Tuesday, November 10, 2015

Fiction | A Vision Quest Through Time

When I saw the Read Harder challenge required a book "that is by or about someone from an indigenous culture," I knew immediately that I'd be picking a Sherman Alexie book. American Indian history, culture, & society is one of my favorite nonfiction topics, but I don't often read the fiction that represents this group. My only other encounters with Alexie have been either YA (The Absolutely True Diary...) or short stories (The Lone Ranger and Tonto...), so I decided to experience just some general fiction through one of his more recent titles, Flight.

Flight is a small little book that packs some wallop quite quickly. Chapter One, sentence one introduces us to Zits, a half-Irish, half-Indian 15-year-old boy whose nickname, unfortunately, comes from the state of his face. His dad left before he can even remember. His mom died of cancer when he was six.
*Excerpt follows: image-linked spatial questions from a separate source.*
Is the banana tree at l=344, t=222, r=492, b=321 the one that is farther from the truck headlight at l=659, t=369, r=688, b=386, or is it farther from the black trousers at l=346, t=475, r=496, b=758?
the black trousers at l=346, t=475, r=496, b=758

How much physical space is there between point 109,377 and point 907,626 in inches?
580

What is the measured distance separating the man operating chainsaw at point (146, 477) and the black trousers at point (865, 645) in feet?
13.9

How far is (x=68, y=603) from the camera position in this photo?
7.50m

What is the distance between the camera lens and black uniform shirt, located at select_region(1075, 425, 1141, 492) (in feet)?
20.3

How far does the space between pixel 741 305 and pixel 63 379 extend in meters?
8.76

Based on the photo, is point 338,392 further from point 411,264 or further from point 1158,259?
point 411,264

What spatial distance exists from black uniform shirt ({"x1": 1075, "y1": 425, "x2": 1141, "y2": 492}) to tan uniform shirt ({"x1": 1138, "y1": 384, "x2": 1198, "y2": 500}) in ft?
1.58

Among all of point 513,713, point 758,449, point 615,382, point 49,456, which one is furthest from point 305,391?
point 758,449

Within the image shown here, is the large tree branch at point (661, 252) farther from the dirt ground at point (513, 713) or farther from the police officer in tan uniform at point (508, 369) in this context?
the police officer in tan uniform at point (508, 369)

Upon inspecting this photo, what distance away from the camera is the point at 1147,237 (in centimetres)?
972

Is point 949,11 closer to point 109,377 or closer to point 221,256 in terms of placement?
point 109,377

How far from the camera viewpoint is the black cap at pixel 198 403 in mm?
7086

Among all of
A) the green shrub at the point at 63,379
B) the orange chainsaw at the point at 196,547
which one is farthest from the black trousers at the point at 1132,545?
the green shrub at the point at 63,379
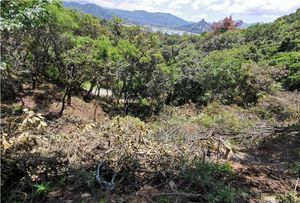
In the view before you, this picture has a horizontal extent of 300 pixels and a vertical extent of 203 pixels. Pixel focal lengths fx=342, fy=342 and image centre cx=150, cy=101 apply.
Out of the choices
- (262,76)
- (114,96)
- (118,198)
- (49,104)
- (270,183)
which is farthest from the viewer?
(114,96)

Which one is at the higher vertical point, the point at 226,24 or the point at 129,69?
the point at 226,24

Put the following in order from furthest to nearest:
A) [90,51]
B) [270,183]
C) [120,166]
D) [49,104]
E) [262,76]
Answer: [49,104] → [262,76] → [90,51] → [270,183] → [120,166]

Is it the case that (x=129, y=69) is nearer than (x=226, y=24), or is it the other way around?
(x=129, y=69)

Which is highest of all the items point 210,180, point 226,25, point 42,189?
point 226,25

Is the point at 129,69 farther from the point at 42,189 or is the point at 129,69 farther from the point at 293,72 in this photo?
the point at 42,189

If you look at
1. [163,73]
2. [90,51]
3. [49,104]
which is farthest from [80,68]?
[163,73]

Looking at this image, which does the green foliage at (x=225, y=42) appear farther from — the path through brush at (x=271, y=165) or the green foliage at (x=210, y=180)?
the green foliage at (x=210, y=180)

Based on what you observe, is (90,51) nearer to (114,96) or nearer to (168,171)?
(114,96)

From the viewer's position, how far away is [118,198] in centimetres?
304

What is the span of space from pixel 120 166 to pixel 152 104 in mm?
15444

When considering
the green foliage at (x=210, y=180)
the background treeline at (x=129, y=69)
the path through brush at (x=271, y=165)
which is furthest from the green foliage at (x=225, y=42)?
the green foliage at (x=210, y=180)

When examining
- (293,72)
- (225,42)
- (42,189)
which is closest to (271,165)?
(42,189)

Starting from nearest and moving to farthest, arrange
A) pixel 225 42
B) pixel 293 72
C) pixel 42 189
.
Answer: pixel 42 189 → pixel 293 72 → pixel 225 42

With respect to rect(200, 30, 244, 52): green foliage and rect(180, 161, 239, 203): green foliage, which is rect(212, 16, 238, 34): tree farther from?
rect(180, 161, 239, 203): green foliage
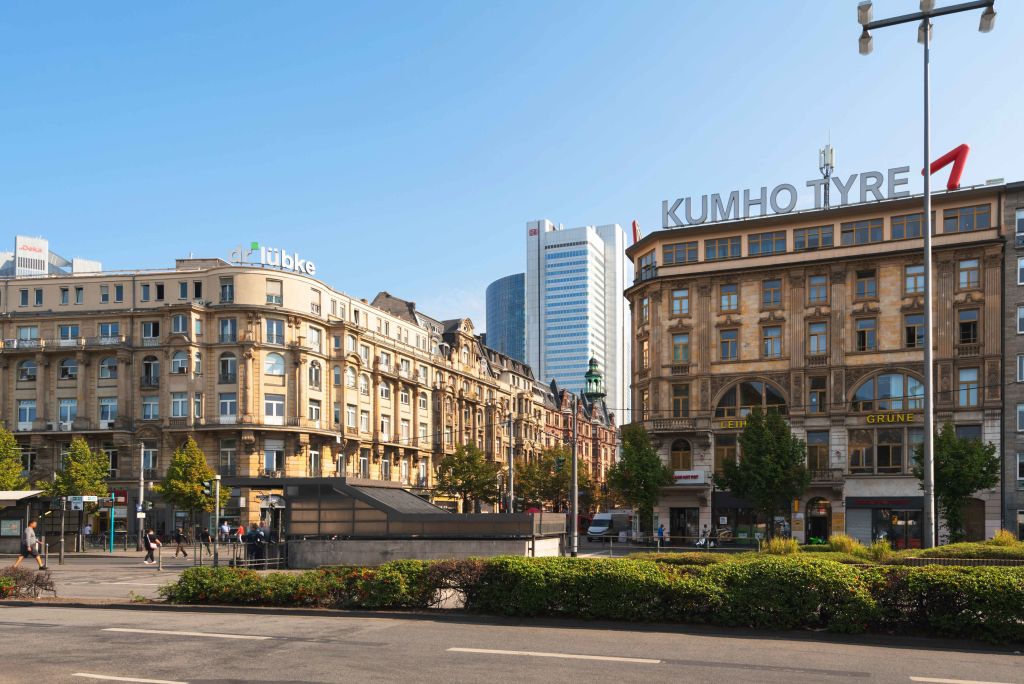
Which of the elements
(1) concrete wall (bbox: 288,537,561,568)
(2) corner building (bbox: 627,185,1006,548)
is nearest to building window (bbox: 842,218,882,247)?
(2) corner building (bbox: 627,185,1006,548)

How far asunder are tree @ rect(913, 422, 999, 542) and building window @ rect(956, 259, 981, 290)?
9.65 m

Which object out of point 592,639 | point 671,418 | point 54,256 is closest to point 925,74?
point 592,639

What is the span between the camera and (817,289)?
60188mm

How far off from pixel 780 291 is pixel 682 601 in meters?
46.6

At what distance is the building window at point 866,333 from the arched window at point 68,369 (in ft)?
180

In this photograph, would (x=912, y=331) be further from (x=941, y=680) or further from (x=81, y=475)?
(x=81, y=475)

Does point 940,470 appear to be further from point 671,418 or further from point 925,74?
point 925,74

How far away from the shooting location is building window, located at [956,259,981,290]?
183 feet

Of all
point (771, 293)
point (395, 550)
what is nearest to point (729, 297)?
point (771, 293)

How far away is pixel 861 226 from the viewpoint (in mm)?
59344

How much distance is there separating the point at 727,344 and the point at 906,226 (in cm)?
1291

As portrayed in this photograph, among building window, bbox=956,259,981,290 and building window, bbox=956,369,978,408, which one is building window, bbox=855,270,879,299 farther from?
building window, bbox=956,369,978,408

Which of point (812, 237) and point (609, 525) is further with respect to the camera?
point (609, 525)

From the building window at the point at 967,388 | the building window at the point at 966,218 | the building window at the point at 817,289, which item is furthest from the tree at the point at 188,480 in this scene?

He's been living in foster homes ever since, usually with people who care more about the welfare check he brings than providing a stable, loving home. Zits often gets in trouble with the law, but things get worse once he meets a white kid called Justice who inspires all sorts of query and rebellion, including a particularly hostile act of open fire in a bank that leaves several dead, including Zits.

It's not the end of Zits, though. When he wakes up, he finds himself in the body of a racist FBI agent in the 1970s in Red River, Idaho, the epicenter of the Indigenous Rights Now! movement and ensuing conflict.

And then it's another day, another new world—this time as a young boy living on an actual Indian settlement on the cusp of obliteration by US Calvary forces at Little Bighorn. And next time, on the opposite side of battle, as an old man tasked with wiping out the Indians.

Zits continues through a journey into the past, seeing different sides to history and the varying perspectives of its people. It's an easy story, though one that's actually pretty layered with theme and deep in allegory. It doesn't take much analysis or heavy thinking, but it still feels substantial. It's commendable to the author that though the story flows through time and into different people, the voice remains the same. It's Zits that guides us through the story, and we never lose our grip on him.